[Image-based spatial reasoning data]
** START **

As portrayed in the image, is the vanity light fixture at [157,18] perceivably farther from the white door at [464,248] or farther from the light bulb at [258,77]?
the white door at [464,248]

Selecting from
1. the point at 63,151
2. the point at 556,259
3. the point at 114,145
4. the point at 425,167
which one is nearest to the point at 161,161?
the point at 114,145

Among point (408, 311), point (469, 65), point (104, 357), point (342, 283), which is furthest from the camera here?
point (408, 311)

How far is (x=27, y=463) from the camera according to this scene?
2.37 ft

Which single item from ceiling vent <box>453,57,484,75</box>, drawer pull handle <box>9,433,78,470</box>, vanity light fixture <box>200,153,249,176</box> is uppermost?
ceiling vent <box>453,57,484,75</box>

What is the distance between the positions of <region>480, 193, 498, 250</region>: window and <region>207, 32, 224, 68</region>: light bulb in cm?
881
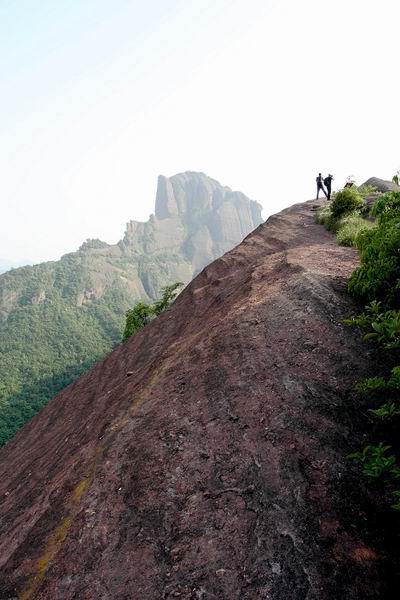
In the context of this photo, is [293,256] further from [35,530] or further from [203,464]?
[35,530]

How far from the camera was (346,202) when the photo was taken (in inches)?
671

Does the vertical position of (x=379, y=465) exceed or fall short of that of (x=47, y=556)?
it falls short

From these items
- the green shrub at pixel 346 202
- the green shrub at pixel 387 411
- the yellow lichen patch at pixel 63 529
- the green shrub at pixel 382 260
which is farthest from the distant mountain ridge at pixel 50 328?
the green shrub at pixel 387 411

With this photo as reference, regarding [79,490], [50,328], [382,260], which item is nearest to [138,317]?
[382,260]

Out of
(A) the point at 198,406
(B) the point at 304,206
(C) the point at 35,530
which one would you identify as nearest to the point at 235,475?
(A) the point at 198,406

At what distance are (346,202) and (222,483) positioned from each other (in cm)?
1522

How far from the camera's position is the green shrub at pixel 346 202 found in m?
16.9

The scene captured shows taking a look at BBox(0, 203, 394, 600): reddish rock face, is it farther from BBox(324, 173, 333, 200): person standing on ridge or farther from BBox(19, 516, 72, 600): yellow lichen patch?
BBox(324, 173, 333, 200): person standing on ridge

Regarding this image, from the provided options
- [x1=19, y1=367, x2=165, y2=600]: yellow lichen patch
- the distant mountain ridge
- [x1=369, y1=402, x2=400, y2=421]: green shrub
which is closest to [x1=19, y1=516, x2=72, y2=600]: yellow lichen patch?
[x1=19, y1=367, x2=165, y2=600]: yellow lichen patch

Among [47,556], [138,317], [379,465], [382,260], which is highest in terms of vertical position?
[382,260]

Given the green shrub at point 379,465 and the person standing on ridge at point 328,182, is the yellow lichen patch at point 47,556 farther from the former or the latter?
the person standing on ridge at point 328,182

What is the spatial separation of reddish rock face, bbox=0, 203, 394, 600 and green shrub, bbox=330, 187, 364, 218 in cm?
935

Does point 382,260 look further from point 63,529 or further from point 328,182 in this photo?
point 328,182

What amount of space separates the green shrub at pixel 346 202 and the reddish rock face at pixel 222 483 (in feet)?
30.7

** END **

◆ Set problem ◆
Drop the images and repeat the data exactly.

◆ Output for this task ◆
As portrayed in the image, is the vanity light fixture at [157,18] perceivably farther from the white door at [464,248] or farther from the light bulb at [258,77]?
the white door at [464,248]

Selecting from
1. the point at 63,151
2. the point at 556,259
3. the point at 114,145
4. the point at 425,167
which one is nearest to the point at 161,161?
the point at 114,145

Among point (408, 311), point (469, 65), point (104, 357), point (342, 283), which is furthest from the camera here?
point (408, 311)

How far is (x=27, y=463) from the camera according to this scene?
2.37 ft

Which single item from ceiling vent <box>453,57,484,75</box>, drawer pull handle <box>9,433,78,470</box>, vanity light fixture <box>200,153,249,176</box> is uppermost?
ceiling vent <box>453,57,484,75</box>

What is the distance between the positions of <region>480, 193, 498, 250</region>: window and <region>207, 32, 224, 68</region>: light bulb in cm?
881
In the context of this photo, is [293,256] further from [35,530] or further from [203,464]?
[35,530]

How far from the camera was (346,202) when the photo was taken (in inches)?
671

Does the vertical position of (x=379, y=465) exceed or fall short of that of (x=47, y=556)?
it falls short

From these items
- the green shrub at pixel 346 202
- the green shrub at pixel 387 411
- the yellow lichen patch at pixel 63 529
- the green shrub at pixel 382 260
which is farthest from the distant mountain ridge at pixel 50 328?
the green shrub at pixel 387 411

With this photo as reference, regarding [79,490], [50,328], [382,260], which item is nearest to [138,317]?
[382,260]

Out of
(A) the point at 198,406
(B) the point at 304,206
(C) the point at 35,530
which one would you identify as nearest to the point at 235,475?
(A) the point at 198,406

At what distance are (346,202) and (222,483) positioned from each other (in cm)?
1522

How far from the camera's position is the green shrub at pixel 346 202 found in m?
16.9

The scene captured shows taking a look at BBox(0, 203, 394, 600): reddish rock face, is it farther from BBox(324, 173, 333, 200): person standing on ridge or farther from BBox(19, 516, 72, 600): yellow lichen patch?
BBox(324, 173, 333, 200): person standing on ridge

Regarding this image, from the provided options
- [x1=19, y1=367, x2=165, y2=600]: yellow lichen patch
- the distant mountain ridge
- [x1=369, y1=402, x2=400, y2=421]: green shrub
which is closest to [x1=19, y1=516, x2=72, y2=600]: yellow lichen patch?
[x1=19, y1=367, x2=165, y2=600]: yellow lichen patch

Among [47,556], [138,317], [379,465], [382,260], which is highest in terms of vertical position?
[382,260]

Given the green shrub at point 379,465 and the person standing on ridge at point 328,182, is the yellow lichen patch at point 47,556 farther from the former or the latter?
the person standing on ridge at point 328,182

What is the spatial separation of reddish rock face, bbox=0, 203, 394, 600 and green shrub, bbox=330, 187, 364, 218 in cm?
935

Does point 382,260 look further from point 63,529 or further from point 328,182 in this photo?
point 328,182

What amount of space separates the green shrub at pixel 346 202 and the reddish rock face at pixel 222 483 (in feet)?
30.7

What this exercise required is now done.